*Problem to work on*: Below you will find a set of lines. Repeat them all exactly.

*Data extract*:
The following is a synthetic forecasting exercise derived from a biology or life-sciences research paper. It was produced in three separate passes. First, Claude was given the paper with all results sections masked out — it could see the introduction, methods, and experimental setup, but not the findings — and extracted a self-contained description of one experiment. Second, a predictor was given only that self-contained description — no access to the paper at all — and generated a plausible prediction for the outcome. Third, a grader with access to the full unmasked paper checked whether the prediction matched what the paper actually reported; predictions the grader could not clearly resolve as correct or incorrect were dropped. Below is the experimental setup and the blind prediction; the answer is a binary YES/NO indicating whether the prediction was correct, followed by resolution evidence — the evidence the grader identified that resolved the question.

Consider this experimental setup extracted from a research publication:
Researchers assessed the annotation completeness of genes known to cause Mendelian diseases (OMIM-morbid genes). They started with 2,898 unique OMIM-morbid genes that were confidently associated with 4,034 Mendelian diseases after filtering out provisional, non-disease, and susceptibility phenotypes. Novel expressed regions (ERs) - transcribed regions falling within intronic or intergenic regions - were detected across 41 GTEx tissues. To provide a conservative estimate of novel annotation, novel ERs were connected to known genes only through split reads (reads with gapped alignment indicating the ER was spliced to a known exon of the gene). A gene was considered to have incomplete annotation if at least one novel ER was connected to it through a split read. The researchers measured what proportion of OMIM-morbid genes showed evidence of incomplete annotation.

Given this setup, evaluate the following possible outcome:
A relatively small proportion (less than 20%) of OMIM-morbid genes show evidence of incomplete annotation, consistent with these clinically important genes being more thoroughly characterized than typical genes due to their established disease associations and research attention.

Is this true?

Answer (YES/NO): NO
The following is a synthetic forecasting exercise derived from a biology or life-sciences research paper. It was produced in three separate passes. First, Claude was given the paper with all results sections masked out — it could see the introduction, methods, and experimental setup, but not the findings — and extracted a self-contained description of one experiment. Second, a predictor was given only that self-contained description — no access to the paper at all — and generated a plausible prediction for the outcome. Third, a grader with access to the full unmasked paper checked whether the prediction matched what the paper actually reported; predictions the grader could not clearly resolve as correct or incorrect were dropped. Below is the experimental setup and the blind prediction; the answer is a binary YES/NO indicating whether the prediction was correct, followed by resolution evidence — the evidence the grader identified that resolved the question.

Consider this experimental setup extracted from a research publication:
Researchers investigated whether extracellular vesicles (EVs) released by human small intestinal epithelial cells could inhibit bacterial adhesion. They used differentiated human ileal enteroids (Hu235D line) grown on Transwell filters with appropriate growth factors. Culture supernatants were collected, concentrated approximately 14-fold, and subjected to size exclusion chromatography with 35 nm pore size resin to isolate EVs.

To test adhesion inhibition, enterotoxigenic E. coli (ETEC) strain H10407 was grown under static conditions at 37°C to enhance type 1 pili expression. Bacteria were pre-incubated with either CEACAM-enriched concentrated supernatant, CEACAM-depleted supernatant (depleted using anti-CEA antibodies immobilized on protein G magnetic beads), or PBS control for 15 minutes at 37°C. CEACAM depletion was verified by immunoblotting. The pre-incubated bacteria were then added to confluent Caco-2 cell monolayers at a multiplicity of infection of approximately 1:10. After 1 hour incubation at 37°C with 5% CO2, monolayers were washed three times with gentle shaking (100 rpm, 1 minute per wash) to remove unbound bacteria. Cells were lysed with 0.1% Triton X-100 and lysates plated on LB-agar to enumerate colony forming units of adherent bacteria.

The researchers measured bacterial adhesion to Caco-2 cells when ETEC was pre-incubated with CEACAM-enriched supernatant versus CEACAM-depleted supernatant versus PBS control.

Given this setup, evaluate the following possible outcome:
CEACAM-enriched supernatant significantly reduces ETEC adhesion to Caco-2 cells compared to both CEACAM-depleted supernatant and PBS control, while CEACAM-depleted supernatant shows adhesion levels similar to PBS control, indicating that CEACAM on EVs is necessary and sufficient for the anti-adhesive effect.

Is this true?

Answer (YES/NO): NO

*Task output*:
The following is a synthetic forecasting exercise derived from a biology or life-sciences research paper. It was produced in three separate passes. First, Claude was given the paper with all results sections masked out — it could see the introduction, methods, and experimental setup, but not the findings — and extracted a self-contained description of one experiment. Second, a predictor was given only that self-contained description — no access to the paper at all — and generated a plausible prediction for the outcome. Third, a grader with access to the full unmasked paper checked whether the prediction matched what the paper actually reported; predictions the grader could not clearly resolve as correct or incorrect were dropped. Below is the experimental setup and the blind prediction; the answer is a binary YES/NO indicating whether the prediction was correct, followed by resolution evidence — the evidence the grader identified that resolved the question.

Consider this experimental setup extracted from a research publication:
Researchers assessed the annotation completeness of genes known to cause Mendelian diseases (OMIM-morbid genes). They started with 2,898 unique OMIM-morbid genes that were confidently associated with 4,034 Mendelian diseases after filtering out provisional, non-disease, and susceptibility phenotypes. Novel expressed regions (ERs) - transcribed regions falling within intronic or intergenic regions - were detected across 41 GTEx tissues. To provide a conservative estimate of novel annotation, novel ERs were connected to known genes only through split reads (reads with gapped alignment indicating the ER was spliced to a known exon of the gene). A gene was considered to have incomplete annotation if at least one novel ER was connected to it through a split read. The researchers measured what proportion of OMIM-morbid genes showed evidence of incomplete annotation.

Given this setup, evaluate the following possible outcome:
A relatively small proportion (less than 20%) of OMIM-morbid genes show evidence of incomplete annotation, consistent with these clinically important genes being more thoroughly characterized than typical genes due to their established disease associations and research attention.

Is this true?

Answer (YES/NO): NO
The following is a synthetic forecasting exercise derived from a biology or life-sciences research paper. It was produced in three separate passes. First, Claude was given the paper with all results sections masked out — it could see the introduction, methods, and experimental setup, but not the findings — and extracted a self-contained description of one experiment. Second, a predictor was given only that self-contained description — no access to the paper at all — and generated a plausible prediction for the outcome. Third, a grader with access to the full unmasked paper checked whether the prediction matched what the paper actually reported; predictions the grader could not clearly resolve as correct or incorrect were dropped. Below is the experimental setup and the blind prediction; the answer is a binary YES/NO indicating whether the prediction was correct, followed by resolution evidence — the evidence the grader identified that resolved the question.

Consider this experimental setup extracted from a research publication:
Researchers investigated whether extracellular vesicles (EVs) released by human small intestinal epithelial cells could inhibit bacterial adhesion. They used differentiated human ileal enteroids (Hu235D line) grown on Transwell filters with appropriate growth factors. Culture supernatants were collected, concentrated approximately 14-fold, and subjected to size exclusion chromatography with 35 nm pore size resin to isolate EVs.

To test adhesion inhibition, enterotoxigenic E. coli (ETEC) strain H10407 was grown under static conditions at 37°C to enhance type 1 pili expression. Bacteria were pre-incubated with either CEACAM-enriched concentrated supernatant, CEACAM-depleted supernatant (depleted using anti-CEA antibodies immobilized on protein G magnetic beads), or PBS control for 15 minutes at 37°C. CEACAM depletion was verified by immunoblotting. The pre-incubated bacteria were then added to confluent Caco-2 cell monolayers at a multiplicity of infection of approximately 1:10. After 1 hour incubation at 37°C with 5% CO2, monolayers were washed three times with gentle shaking (100 rpm, 1 minute per wash) to remove unbound bacteria. Cells were lysed with 0.1% Triton X-100 and lysates plated on LB-agar to enumerate colony forming units of adherent bacteria.

The researchers measured bacterial adhesion to Caco-2 cells when ETEC was pre-incubated with CEACAM-enriched supernatant versus CEACAM-depleted supernatant versus PBS control.

Given this setup, evaluate the following possible outcome:
CEACAM-enriched supernatant significantly reduces ETEC adhesion to Caco-2 cells compared to both CEACAM-depleted supernatant and PBS control, while CEACAM-depleted supernatant shows adhesion levels similar to PBS control, indicating that CEACAM on EVs is necessary and sufficient for the anti-adhesive effect.

Is this true?

Answer (YES/NO): NO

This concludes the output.